1). The drawback of any laser data is that the laser lights only paints a small fraction of the lunar surface area (<0.2%). This is my estimate based on their stated 1 laser shot per second frequency, operating for 2 years, and a 20 m radius laser beam at the lunar surface. Thus,
Total number of laser shots= 365 days/year *2 years operation * 24 hours/day * 60 minutes/hour * 60 seconds/minute =63 million laser shots.
Area painted by laser light= 63 million laser shots * PI * (20 meter radius/laser shot / 1000 meter/kilometer) ^2=~79000 square kilometers
Moon's surface area=4*PI*(1737 km Moon radius)^2=~38 million square kilometers
Percentage of lunar surface with altitude measured by laser light= 79000/38000000*(100 percentage/decimal fraction)=~0.2%
They then interpolate these sparse points to create digital maps at 500m/pixel. I don't know about you, but I am a little dubious of interpolating a 500 m by 500 m surface with only 0.2% of the area fully defined. What is needed is an error estimate for each of these maps points. I admit the polar regions have somewhat better coverage/laser point density because of the orbit crossing the poles, but it is not that much more (likely <1%).
Although laser data gives a general idea of the illumination situation, it is very hard to be accurate (except for a particular point and illumination analysis requires entire large areas). What if the laser measured the low point (or high point) in that 500 m by 500 m area rather than an average point?
What was needed was a terrain map based on the combined laser data and stereo-imagery derived data, of which JAXA apparently did some work on.
2). I am a little concerned about placing an outpost right where the light is best since it may be hard to drive up to the high points. The outpost may be better a little lower down and cables run to the better illuminated spots.

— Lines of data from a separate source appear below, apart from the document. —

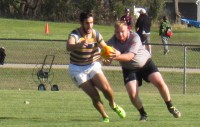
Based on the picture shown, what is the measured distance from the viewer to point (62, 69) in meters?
24.7

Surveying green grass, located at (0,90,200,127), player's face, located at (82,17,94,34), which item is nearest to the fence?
green grass, located at (0,90,200,127)

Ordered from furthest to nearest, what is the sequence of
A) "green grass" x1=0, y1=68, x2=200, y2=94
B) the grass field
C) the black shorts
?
1. "green grass" x1=0, y1=68, x2=200, y2=94
2. the grass field
3. the black shorts

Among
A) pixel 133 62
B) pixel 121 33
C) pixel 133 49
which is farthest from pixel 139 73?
pixel 121 33

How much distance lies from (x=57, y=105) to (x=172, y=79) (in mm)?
8843

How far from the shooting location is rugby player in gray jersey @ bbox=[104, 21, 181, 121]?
1230 cm

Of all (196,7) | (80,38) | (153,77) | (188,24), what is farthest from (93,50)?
(196,7)

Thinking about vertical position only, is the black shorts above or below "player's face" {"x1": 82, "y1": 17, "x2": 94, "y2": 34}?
below

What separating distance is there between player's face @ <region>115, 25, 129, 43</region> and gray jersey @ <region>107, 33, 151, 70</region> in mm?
91

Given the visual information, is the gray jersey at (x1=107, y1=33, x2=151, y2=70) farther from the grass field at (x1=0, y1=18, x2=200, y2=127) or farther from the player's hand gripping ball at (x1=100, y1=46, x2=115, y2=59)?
the grass field at (x1=0, y1=18, x2=200, y2=127)

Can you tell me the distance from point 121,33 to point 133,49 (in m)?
0.33

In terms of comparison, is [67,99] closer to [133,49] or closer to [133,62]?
[133,62]

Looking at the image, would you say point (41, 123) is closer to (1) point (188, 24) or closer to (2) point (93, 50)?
(2) point (93, 50)

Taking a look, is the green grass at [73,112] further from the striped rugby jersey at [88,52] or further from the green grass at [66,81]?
the green grass at [66,81]

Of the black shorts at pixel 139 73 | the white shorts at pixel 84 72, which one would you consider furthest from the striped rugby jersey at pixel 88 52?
the black shorts at pixel 139 73
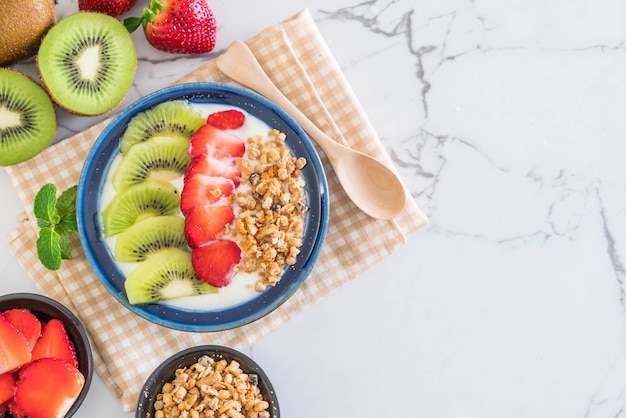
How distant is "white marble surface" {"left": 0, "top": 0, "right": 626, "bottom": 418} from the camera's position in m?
1.52

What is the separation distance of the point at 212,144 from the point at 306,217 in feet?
0.75

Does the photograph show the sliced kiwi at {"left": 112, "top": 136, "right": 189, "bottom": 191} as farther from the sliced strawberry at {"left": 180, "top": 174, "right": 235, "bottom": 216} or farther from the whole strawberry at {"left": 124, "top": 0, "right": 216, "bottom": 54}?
the whole strawberry at {"left": 124, "top": 0, "right": 216, "bottom": 54}

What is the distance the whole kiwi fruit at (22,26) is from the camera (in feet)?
4.26

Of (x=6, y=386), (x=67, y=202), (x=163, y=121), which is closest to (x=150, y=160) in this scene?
(x=163, y=121)

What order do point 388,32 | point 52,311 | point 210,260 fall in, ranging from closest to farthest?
1. point 210,260
2. point 52,311
3. point 388,32

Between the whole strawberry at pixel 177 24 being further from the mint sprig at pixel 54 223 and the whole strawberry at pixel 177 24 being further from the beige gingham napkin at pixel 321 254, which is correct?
the mint sprig at pixel 54 223

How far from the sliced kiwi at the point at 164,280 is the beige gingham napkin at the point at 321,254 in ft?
0.50

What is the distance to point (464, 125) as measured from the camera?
1.55 metres

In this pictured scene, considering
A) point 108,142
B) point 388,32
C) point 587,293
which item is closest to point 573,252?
point 587,293

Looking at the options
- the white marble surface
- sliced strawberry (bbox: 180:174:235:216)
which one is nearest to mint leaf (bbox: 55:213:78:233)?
sliced strawberry (bbox: 180:174:235:216)

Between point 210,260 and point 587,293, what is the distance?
2.90ft

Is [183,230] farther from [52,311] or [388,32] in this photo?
[388,32]

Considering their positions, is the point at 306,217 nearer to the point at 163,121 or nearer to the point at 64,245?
the point at 163,121

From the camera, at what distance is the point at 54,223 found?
4.33ft
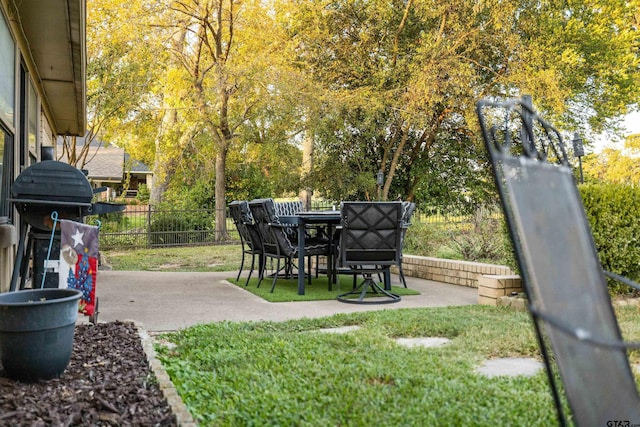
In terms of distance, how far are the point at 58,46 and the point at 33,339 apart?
355 centimetres

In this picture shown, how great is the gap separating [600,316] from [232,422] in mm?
1488

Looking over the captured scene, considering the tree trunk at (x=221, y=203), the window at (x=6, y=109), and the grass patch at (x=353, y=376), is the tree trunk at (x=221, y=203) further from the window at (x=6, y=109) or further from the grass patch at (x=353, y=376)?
the grass patch at (x=353, y=376)

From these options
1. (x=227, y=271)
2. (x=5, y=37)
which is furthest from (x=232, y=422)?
(x=227, y=271)

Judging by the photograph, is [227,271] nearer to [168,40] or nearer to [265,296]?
[265,296]

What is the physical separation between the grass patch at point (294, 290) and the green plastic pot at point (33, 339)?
3.19 meters

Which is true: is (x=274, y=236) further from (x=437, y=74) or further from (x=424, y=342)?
(x=437, y=74)

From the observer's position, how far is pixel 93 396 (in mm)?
2346

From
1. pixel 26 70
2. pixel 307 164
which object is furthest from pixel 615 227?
pixel 307 164

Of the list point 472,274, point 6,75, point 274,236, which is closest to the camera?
point 6,75

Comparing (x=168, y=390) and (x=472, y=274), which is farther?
(x=472, y=274)

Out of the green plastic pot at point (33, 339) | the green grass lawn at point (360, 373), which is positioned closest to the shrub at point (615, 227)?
the green grass lawn at point (360, 373)

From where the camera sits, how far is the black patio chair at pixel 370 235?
5684 millimetres

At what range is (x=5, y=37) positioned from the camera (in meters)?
3.88

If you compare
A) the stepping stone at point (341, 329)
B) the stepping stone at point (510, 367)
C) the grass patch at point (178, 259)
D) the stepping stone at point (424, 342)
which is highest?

3). I am concerned about how much Kaguya data they used to generate the results. Earlier papers they wrote on the subject (http://www.lpi.usra.edu/meetings/lpsc2010/pdf/2293.pdf) implied they used a terrain model from 85 deg to 90 deg south. But the problem is that there may be shadow casting terrain (for very low Sun angles during lunar Winter) beyond that.
4). In comparing with actual Clementine images, it is fortuitous they could get a match given the uncertainty of the surface slopes due to the interpolations mentioned in (1). For shallow sun angles, the angle of the lunar surface with respect tot he Sun affects its brightness considerably. Even given a perfect digital elevation model, the method of generating polygonal surfaces from point data is arbitrary.
In summary, the identified sites were very good, but more work is needed to confirm the results. This can be done partly with LRO LOLA laser data and mainly with stereo-imagery derived altimetry (and we have a slew of images from LRO to do this).